Bir başka Suriyeli araçtan iner inmez yere kapanıp Türk toprağını
öpüyor. Ardından kendisini karşılamaya gelen bir Türk'ün boynuna
sarılıp hıçkıra hıçkıra ağlıyor.
Araçlardan indirilen diğer mazlumlar bir yandan gözyaşı
döküyor, diğer yandan tekbir getiriyor: Allah-u Ekber!
"Mazlumun umut ışığının adıdır Türkiye" diye boşa
söylemiyorum.
Düşünün...
Topraklarında 3 milyon Suriyeli'yi misafir ediyor Türk
insanı...
Ama yetmiyor.
Halep'ten gelenleri karşılamak için tüm şehirlerden konvoylar
halinde sınırlara koşuyor. Kimi evinden kaptığı yiyecek ve
giyecekleri, kimi ise çocuğunun oyuncaklarını götürüyor.

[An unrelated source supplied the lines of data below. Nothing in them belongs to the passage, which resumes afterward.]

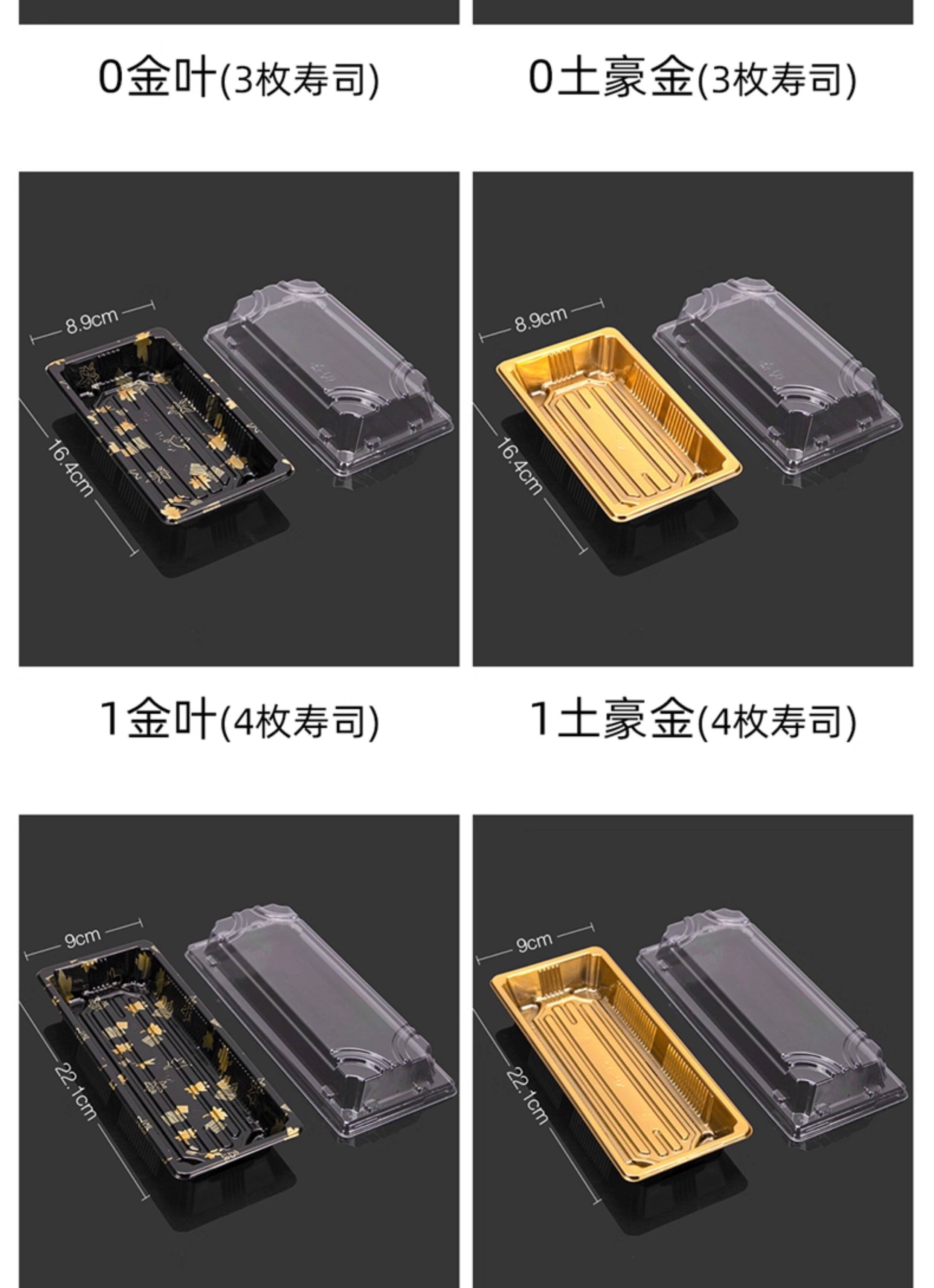 0金叶(3枚寿司)

0土豪金(3枚寿司)

8.9cm

16.4cm

8.9cm

16.4cm

1金叶(4枚寿司)

1土豪金(4枚寿司)

9cm

22.1cm

9cm

22.1cm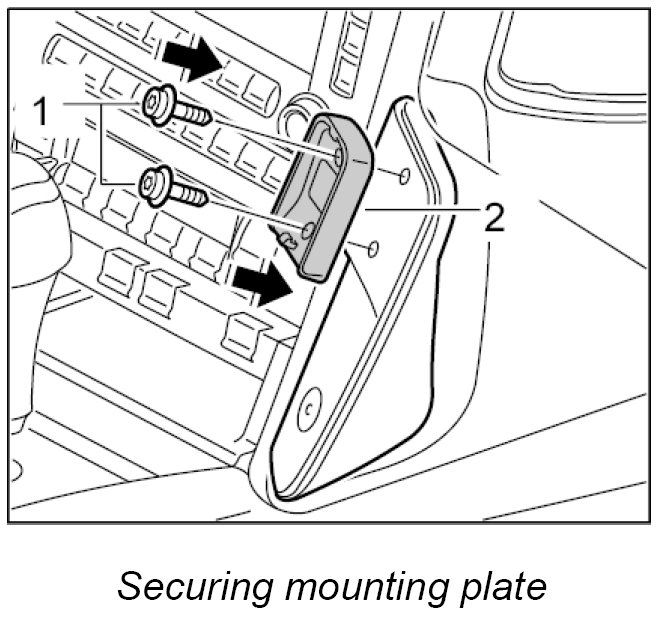 1

2

Securing mounting plate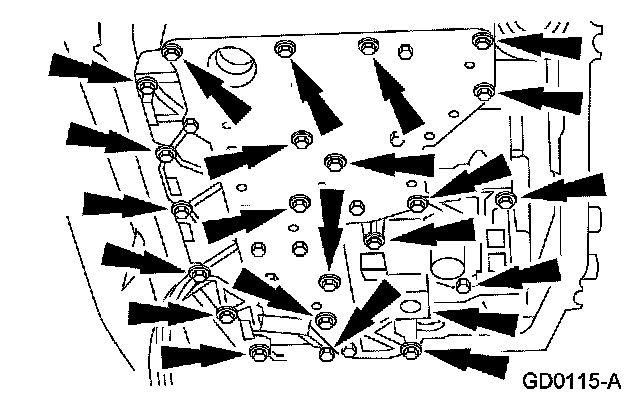 GD0115-A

"Allah'ım sana şükürler olsun, kurtuldular" diye sevinenler
sevinç gözyaşları döküyor.
Bu manzarayı izledikten sonra Halep düştü diye üzülmüyorum
artık. Viraneye dönmüş şehir onlara, insanları ve insanlığı
kurtarmak bize düştü çünkü...
Arap Birliği Suriye'deki gelişmeleri görüşmek üzere dün Kahire'de
toplanmış.
Şerefi beş para etmez mahluklar.
Yüz binlerce insan öldürülürken, kadınlar tecavüze uğrarken,
çocuklar kimyasal silahlarla vurulurken ortalıkta yoktular.
Halep düştükten ve siviller kurtarıldıktan sonra toplanmayı akıl
edebilmiş şerefi beş para etmezler topluluğu. Hale bakın ki bu
dilsiz şeytanlar, katledilen minik çocukların gittiği cennete
gideceklerine inanıyorlar.
Hepsini toplasan bir Türkiye etmez, tüm liderleri toplasan
Erdoğan'ın tırnağı etmez inanın...
Sevgili kardeşlerim.
Tarih bu günleri yazacak. İçte ve dışta sayısız düşmanla
boğuşmasına rağmen, diğer ülkelerde zulüm gören mazlumlara el
uzatmaktan asla geri durmayan Türkiye'yi ve Türk milletini
yazacak.
Şu yaşananlardan sonra artık yarınlara daha bir umutla bakıyorum.
Bu günler gelip geçecek. Sabah güneşiyle beraber kaybolup giden
sisler gibi geçip gidecek bu günler.
İnanın; bizim yaşadıklarımızın onda birini hangi ülke yaşasa ayakta
duramaz, çöküp giderdi.
Yaptıklarımızla dünyaya bir mesaj veriyoruz.
"Bizi tarih kitaplarında okursanız, satır aralarında bulursunuz.
Ama tarihin kendisine bakarsanız, destanımızı okursunuz"
diyoruz.
Bembeyaz sayfalar, "Yıkılmayan son Kale" olan Türkiye'yi
yazmak için bekliyor.
Yeni bir destan yazmak bizim elimizde...
Dipnot: Timur Onur diye bir kardeşim var. Tek başına
bir mücadele verdi, Suriyeli yetim çocuklar için dünyanın yardımını
topladı.
Bot, mont, kazak, oyuncak ve daha neler neler...
Cumartesi günü Timur'un da olduğu gönüllü bir grupla birlikte
Hatay'a gidiyoruz. Önce Suriyeli yetim çocuklarla buluşup bu
yardımları dağıtacağız. Ardından Halep'ten gelen
kardeşlerimizi sınırda karşılayacağız.